John’s (poly-sci major but he acted like an English major) plane from Boston landed late morning and we were on the road by early afternoon.  A cross country (and assorted running events) coach, John was, is and always shall be a long-distance runner.  Physically he is a piece of sinew with a head.  Every inch is lean muscle.  I fully expect he will one day be featured on the cover of a magazine I hope classier than Time as a 95 year old marathon runner with better time than say, the 70 year olds.  He’s qualified twice for the Olympic trials in the marathon.

“So,” I, the artiste, cast around for how to phrase it.  “The groups you work with: do the players already know the game and you work on training and technique?”

There was a change of atmosphere in the car: a mix of patience, exasperation and amusement.  “Well, first of all they’re athletes, not players. And they run in an event.  It’s not a damn game.”

“Oops.

“Don’t worry.  I get that a lot.”

We drove across state via Yakima.  It’s the loveliest way to go, especially now that you don’t actually have to go through Yakima. We never ran out of things to say.  We were still talking happily when we crossed into Oregon.  For those of you who don’t know the geography, the drive from Seattle to Walla Walla via Yakima does not involve crossing into Oregon.  I have driven across state probably 100 times and I have never once strayed into Oregon, the border of which is seven miles south of Walla Walla.

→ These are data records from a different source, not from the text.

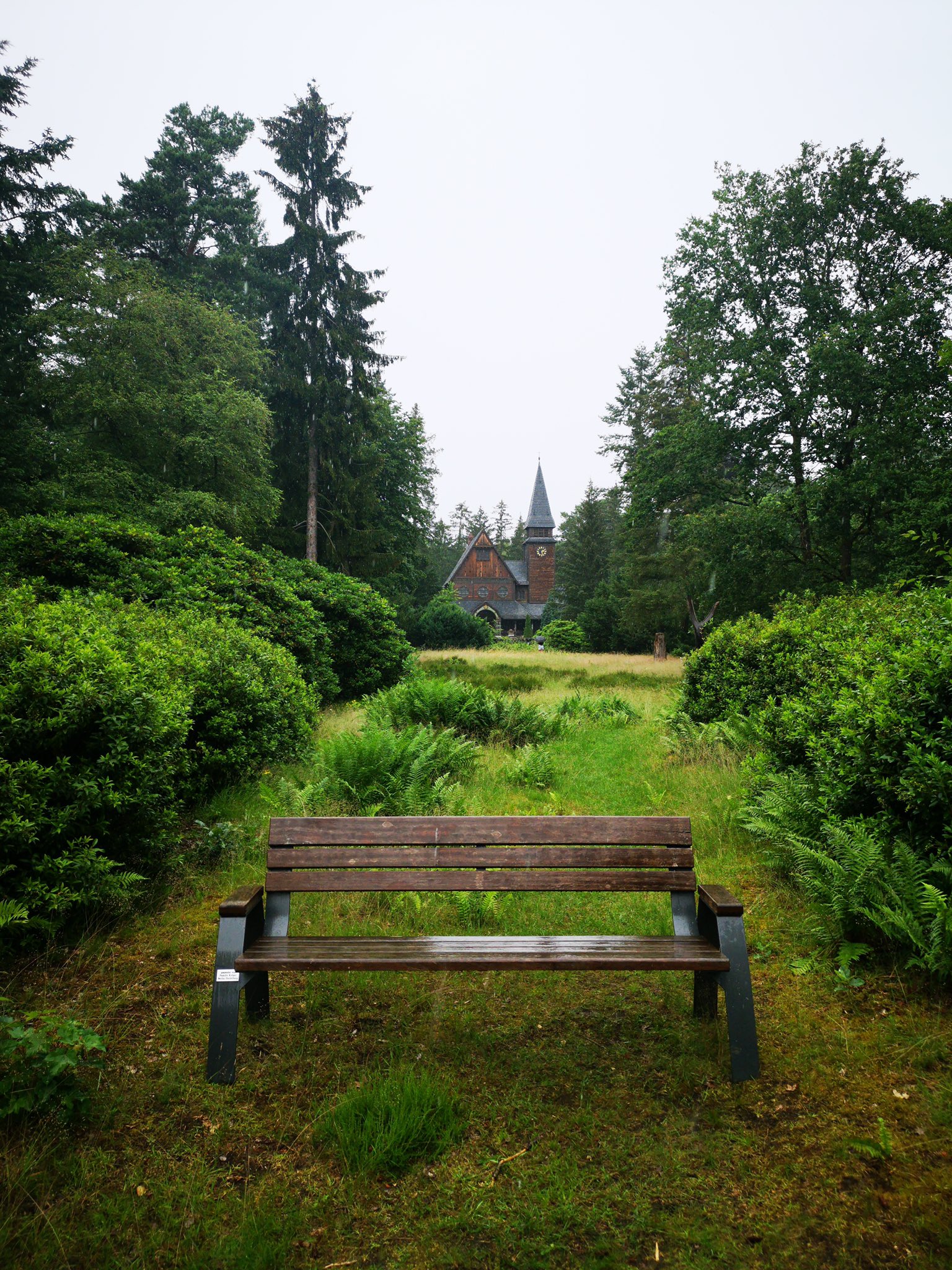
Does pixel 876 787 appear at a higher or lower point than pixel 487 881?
higher

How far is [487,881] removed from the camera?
3.16 metres

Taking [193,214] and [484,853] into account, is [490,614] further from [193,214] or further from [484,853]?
[484,853]

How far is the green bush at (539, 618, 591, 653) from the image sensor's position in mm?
42312

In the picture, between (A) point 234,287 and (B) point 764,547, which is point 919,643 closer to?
(B) point 764,547

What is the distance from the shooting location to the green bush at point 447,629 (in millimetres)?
40469

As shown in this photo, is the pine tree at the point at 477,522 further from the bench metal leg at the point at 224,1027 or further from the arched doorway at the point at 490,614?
the bench metal leg at the point at 224,1027

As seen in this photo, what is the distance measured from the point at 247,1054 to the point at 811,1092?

“We shouldn’t be in Oregon,” I said. “How did this happen?  Weren’t you watching the signs?”

“I was following you.  I thought you were navigating.”

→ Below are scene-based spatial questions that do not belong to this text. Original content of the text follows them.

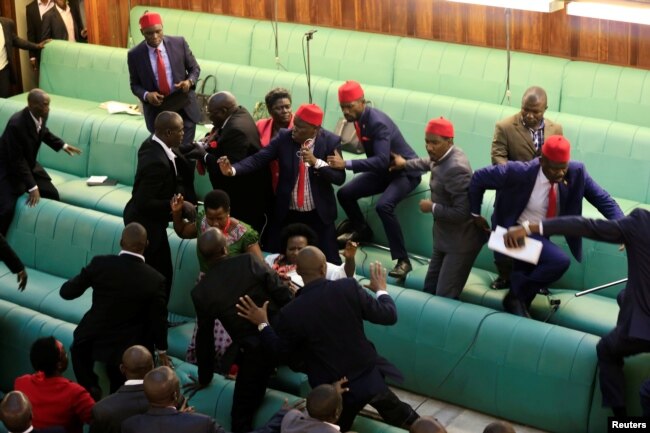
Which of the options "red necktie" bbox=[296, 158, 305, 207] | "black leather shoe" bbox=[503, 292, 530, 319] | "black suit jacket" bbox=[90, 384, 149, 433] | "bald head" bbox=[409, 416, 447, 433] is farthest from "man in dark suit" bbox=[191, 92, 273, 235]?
"bald head" bbox=[409, 416, 447, 433]

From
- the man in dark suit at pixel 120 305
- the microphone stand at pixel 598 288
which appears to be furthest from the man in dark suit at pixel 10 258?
the microphone stand at pixel 598 288

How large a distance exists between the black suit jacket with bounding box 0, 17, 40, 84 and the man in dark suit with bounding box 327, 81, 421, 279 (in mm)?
5197

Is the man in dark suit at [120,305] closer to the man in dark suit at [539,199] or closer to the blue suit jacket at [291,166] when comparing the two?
the blue suit jacket at [291,166]

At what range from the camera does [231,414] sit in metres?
7.14

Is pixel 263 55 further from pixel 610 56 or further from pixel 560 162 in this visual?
pixel 560 162

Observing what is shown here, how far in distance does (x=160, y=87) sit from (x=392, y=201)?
229 centimetres

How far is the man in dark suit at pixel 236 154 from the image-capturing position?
870 cm

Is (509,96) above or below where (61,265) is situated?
above

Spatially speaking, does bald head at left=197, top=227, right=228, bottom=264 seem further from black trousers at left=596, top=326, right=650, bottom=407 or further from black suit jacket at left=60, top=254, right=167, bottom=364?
black trousers at left=596, top=326, right=650, bottom=407

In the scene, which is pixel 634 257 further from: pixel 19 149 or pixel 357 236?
pixel 19 149

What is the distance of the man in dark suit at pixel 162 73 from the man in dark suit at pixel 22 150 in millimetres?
732

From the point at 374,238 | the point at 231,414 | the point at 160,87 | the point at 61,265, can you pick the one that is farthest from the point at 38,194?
the point at 231,414

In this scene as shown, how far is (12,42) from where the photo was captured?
12.9m

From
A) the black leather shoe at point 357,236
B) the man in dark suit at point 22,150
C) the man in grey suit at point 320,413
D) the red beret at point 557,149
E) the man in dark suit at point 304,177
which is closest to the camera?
the man in grey suit at point 320,413
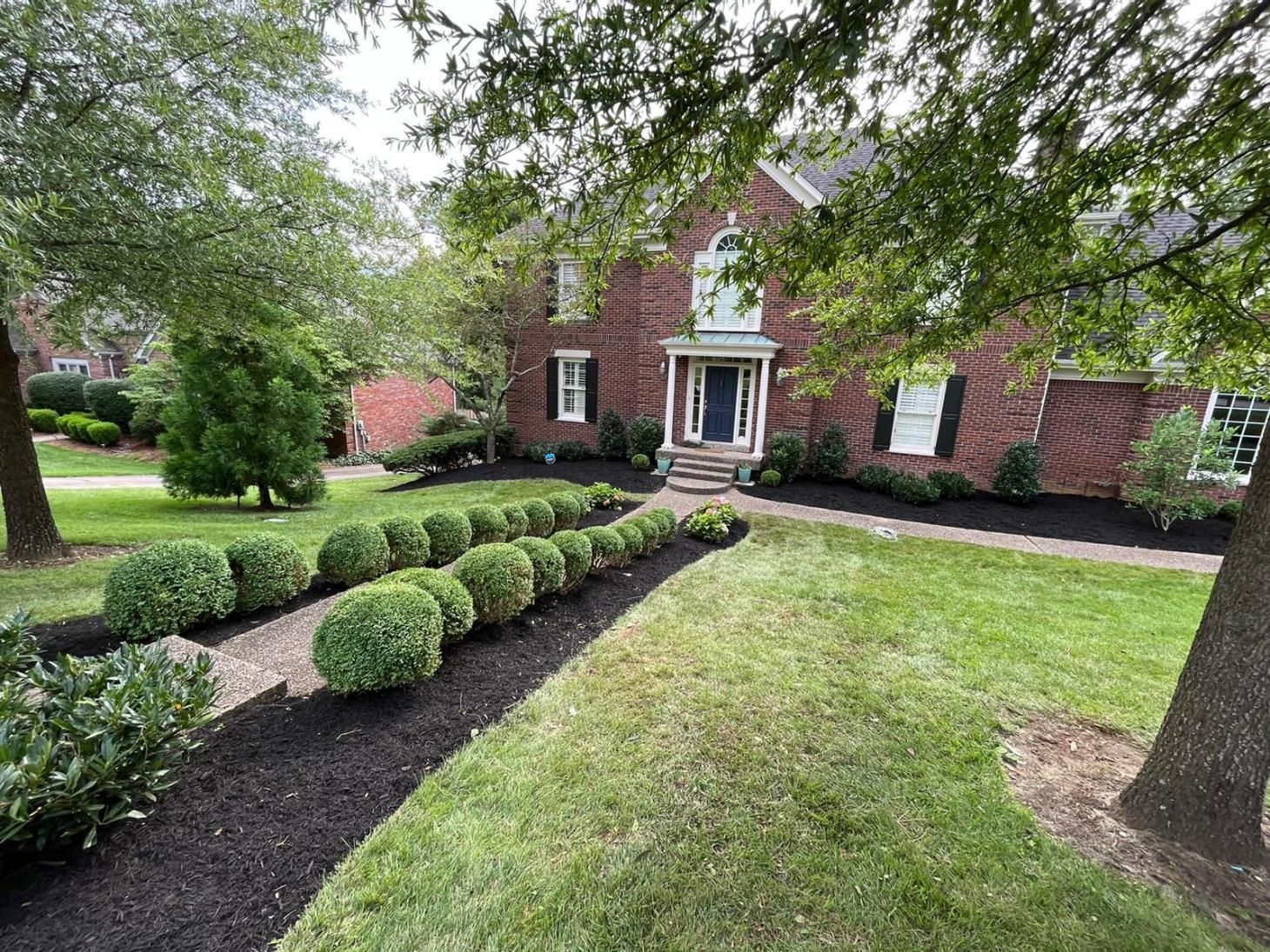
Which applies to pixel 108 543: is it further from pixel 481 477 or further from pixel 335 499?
pixel 481 477

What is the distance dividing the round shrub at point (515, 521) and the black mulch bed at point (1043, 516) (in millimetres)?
5891

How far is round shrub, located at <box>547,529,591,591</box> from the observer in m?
4.96

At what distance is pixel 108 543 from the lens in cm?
617

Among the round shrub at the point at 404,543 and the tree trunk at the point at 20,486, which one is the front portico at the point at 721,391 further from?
the tree trunk at the point at 20,486

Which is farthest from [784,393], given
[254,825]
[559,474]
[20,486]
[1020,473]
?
[20,486]

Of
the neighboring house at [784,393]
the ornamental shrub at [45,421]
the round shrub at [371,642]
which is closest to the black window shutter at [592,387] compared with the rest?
the neighboring house at [784,393]

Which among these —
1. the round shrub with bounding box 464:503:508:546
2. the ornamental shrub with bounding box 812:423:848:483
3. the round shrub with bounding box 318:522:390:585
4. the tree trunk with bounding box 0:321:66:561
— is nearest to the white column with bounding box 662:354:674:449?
the ornamental shrub with bounding box 812:423:848:483

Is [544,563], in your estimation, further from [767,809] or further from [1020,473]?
[1020,473]

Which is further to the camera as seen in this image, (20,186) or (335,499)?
(335,499)

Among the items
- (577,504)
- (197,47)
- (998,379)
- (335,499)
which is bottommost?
(335,499)

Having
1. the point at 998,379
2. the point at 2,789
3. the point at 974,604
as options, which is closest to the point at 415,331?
the point at 2,789

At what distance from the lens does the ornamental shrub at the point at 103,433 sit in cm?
1759

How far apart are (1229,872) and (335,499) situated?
12.7 metres

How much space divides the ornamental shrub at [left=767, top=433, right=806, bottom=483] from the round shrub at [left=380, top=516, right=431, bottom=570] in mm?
8253
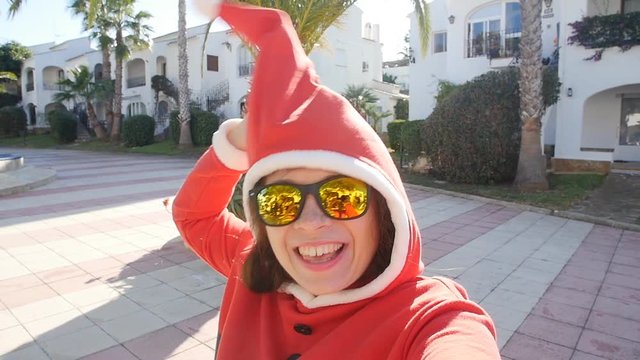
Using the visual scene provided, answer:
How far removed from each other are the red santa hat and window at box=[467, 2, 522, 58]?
1564cm

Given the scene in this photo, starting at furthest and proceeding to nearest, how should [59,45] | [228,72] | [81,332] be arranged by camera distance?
[59,45] → [228,72] → [81,332]

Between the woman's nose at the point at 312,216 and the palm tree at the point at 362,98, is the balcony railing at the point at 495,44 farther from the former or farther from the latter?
the woman's nose at the point at 312,216

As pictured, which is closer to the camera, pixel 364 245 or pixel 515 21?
pixel 364 245

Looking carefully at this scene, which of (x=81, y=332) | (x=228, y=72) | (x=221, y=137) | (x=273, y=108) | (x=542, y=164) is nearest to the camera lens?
(x=273, y=108)

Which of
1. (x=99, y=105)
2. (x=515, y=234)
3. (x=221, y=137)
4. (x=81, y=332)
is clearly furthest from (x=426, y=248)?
(x=99, y=105)

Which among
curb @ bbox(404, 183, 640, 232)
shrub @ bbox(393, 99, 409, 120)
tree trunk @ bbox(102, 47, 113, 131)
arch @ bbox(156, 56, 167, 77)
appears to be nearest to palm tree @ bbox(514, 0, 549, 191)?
curb @ bbox(404, 183, 640, 232)

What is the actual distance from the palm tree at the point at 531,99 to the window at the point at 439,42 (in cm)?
966

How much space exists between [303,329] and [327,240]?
28 cm

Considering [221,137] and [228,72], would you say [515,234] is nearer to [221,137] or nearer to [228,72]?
[221,137]

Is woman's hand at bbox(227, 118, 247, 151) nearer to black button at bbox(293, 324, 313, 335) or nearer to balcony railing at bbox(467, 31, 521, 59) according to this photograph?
black button at bbox(293, 324, 313, 335)

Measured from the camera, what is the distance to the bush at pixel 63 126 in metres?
28.7

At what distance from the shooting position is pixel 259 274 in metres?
1.47

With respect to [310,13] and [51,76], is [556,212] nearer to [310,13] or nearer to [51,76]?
[310,13]

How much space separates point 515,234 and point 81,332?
6197mm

“I didn’t know there was even a highway to turn onto,” I said. “Everything always seemed to flow towards Walla Walla.”

We pulled over at the 395/730 junction to look at the map.  A proper Rand McNally paper map.  That’s who we are.  Somewhere outside the Tri-Cities we missed a sign that would have taken us to Walla Walla and now we were south of Columbia River.  But you know what?  Next time I go to Walla Walla I am going to make this detour on purpose.  I had no idea how beautiful was the approach from Oregon.  We drove along the Columbia River through basalt monuments that are the Wallula Gap, the light causing the water to shimmer and now I wish I hadn’t talked so much as we came through.  Words are for later—like what I’m doing now.

Wallula Gap

Wallula Gap

Once we were underway again I remembered that I had told Debi I would text her when we left Seattle.

“We’re an hour away,” I texted laboriously. I’m not good at texting.  I have my father’s big thumbs.

“I’ll pick up your registration packets,” she wrote back.

“Get me one of everything’s that free.” That text took me five minutes.

“Will do.”

Finally we were there at the home of Debi (English major) and Jim (Biology).  There was funny, kind Bruce (German major) and his wife Helen (French but at UCLA).  The only one missing was Mary-Ellis (English) and her husband Phil (I don’t know where he went to school but he is an attorney) who I was soon to see at the Green Lantern, a tavern famous among Whitties of our generation although we had never frequented it or in most cases, even been to it.  At the Green they set us up outside where it was cold and dark but there was a fire pit and it was good to be together.

And the evening and the morning were the first day.